Woody Allen regresa a España doce años después de Vicky Cristina Barcelona para filmar un nuevo título, en medio de dificultades personales y profesionales que le impiden desarrollar su carrera con la regularidad de siempre. El contrato que le unía al estudio Amazon quedó roto en su anterior película, surgen problemas con la distribución, se oyen declaraciones de actores y actrices que rechazan trabajar con él o se arrepienten de haberlo hecho en el pasado... la confluencia de estos y otros motivos hacen que el director busque la seguridad de lo conocido, dejando a un lado cualquier asomo de riesgo o experimentación. Es por ello que Rifkin's Festival parece más la pieza de una franquicia deslocalizada en Europa, que una película con entidad propia. Como si Allen hubiera elegido el escenario de la historia por motivos únicamente financieros, con independencia de su función en la trama, y eso que se trata de San Sebastián y del Festival de Cine que da nombre al film. Rifkin, el protagonista, es un profesor de Historia del Cine que aspira a convertirse en escritor y que acompaña los negocios de su mujer en la ciudad vasca mientras sufre una crisis sentimental que le lleva a perder un amor y descubrir otro.
A primera vista no hay novedades, es una variación de los argumentos habituales de Allen con el añadido de la ficción metacinematográfica en la que se ve envuelto el personaje principal. De manera episódica, Rifkin sueña con escenas de películas clásicas en las que participa mezclando sus vivencias con el cine que tanto ama, y aquí es fácil adivinar al propio Woody Allen profesando su gusto por Truffaut, Fellini, Bergman o Buñuel. No es la primera vez que el director norteamericano rinde tributo a sus maestros europeos, no en vano, en varios diálogos de Rifkin's Festival se hace referencia a la superioridad artística y cultural del viejo continente sobre el nuevo, en un guiño de Allen al público que le ha dado de comer durante tantas décadas.

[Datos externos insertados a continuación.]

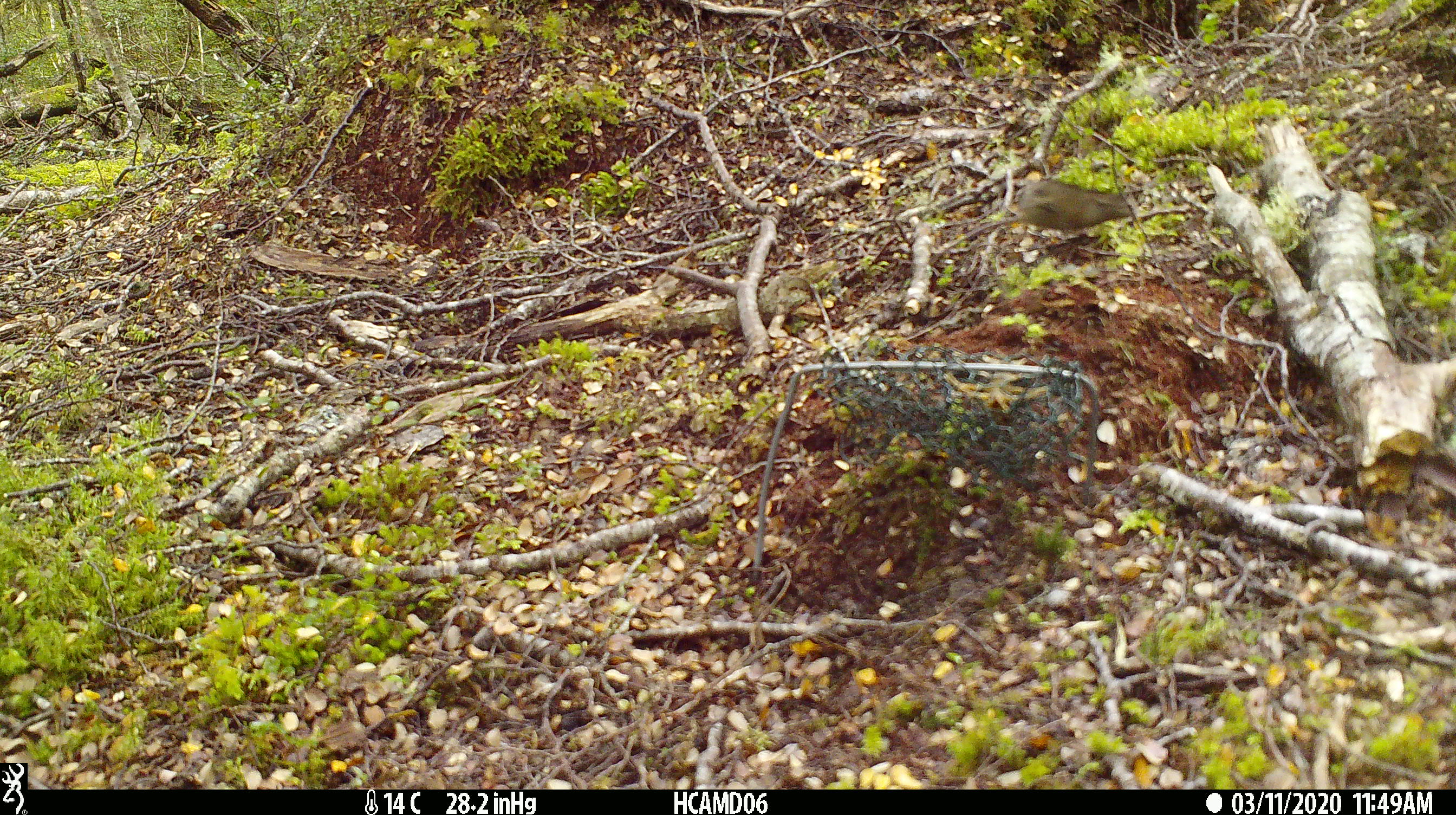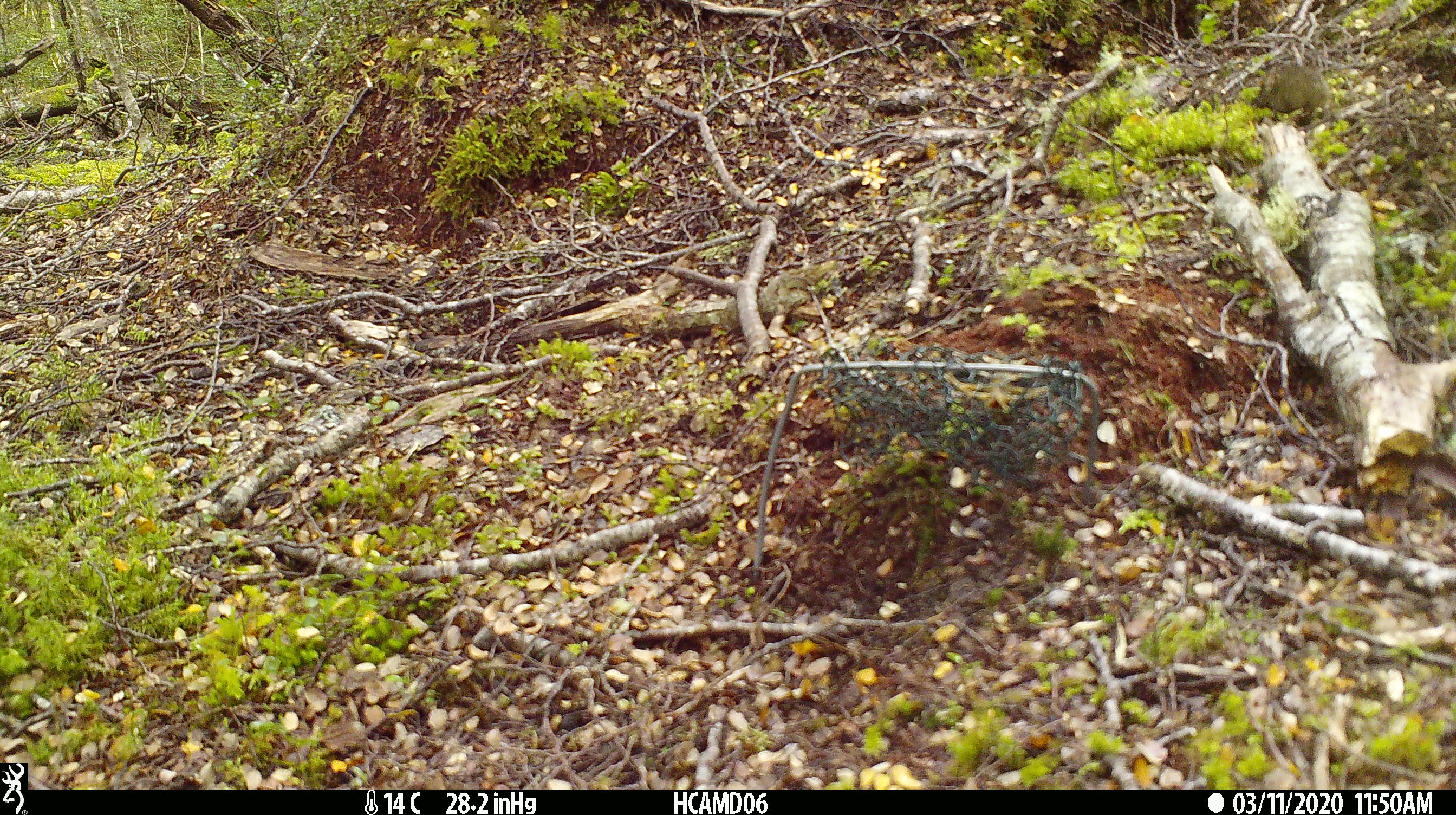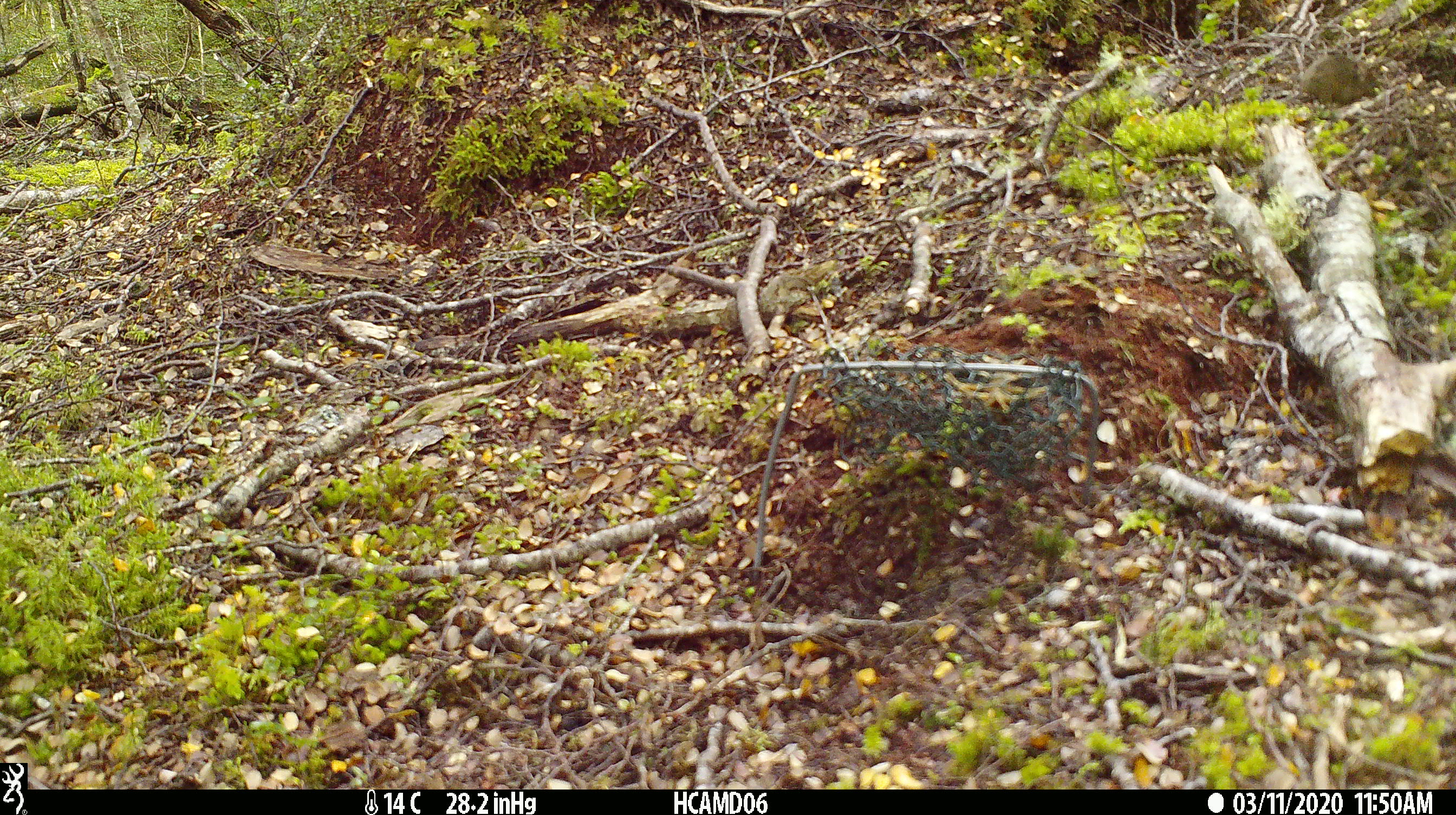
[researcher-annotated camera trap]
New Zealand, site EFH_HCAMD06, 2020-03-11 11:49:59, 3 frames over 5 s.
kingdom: Animalia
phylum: Chordata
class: Mammalia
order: Rodentia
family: Muridae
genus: Mus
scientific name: Mus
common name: mouse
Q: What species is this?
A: Mouse (Mus).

Sin embargo, todo se muestra tan impostado en esta comedia falta de frescura y naturalidad, que es como si el conjunto obedeciese a una estrategia promocional para contentar a los financiadores y a ese público fiel que nunca le falla.
Por todo ello, se percibe cierta desgana y carencia de inspiración en Rifkin's Festival, dando la impresión de que Woody Allen ha tomado diferentes momentos de otras películas suyas y las ha juntado en esta. A pesar de todo, el resultado se ve con agrado y proporciona noventa minutos de entretenimiento ligero, envuelto en las bonitas imágenes fotografiadas una vez más por Vittorio Storaro. Otro viejo conocido del director, el actor Wallace Shawn, se ocupa de interpretar a Rikfin, el enésimo alter ego de Allen acompañado por Gina Gershon, Louis Garrel y Elena Anaya. Un elenco que representa algunos de los arquetipos tradicionales del sainete sentimental, con diálogos en ocasiones reiterativos y sin la característica agudeza del director. En resumen, Rifkin's Festival es un trabajo menor de Woody Allen que no deja huella, pero tampoco lo pretende. Su ausencia de ambición en todos los sentidos desaprovecha algunas oportunidades, como la de reflejar las peculiaridades de la fauna que trabaja en la industria del cine. Al principio del film, Allen incluye un plano general que se desplaza mostrando las extravagancias de la profesión mediante gestos y frases cortas... un inicio prometedor que no encuentra eco en el resto de la película, y es una lástima. Sin duda, Rifkin's Festival hubiese adquirido mayor interés y el contenido habría ganado peso, rellenando los huecos que quedan finalmente en el relato.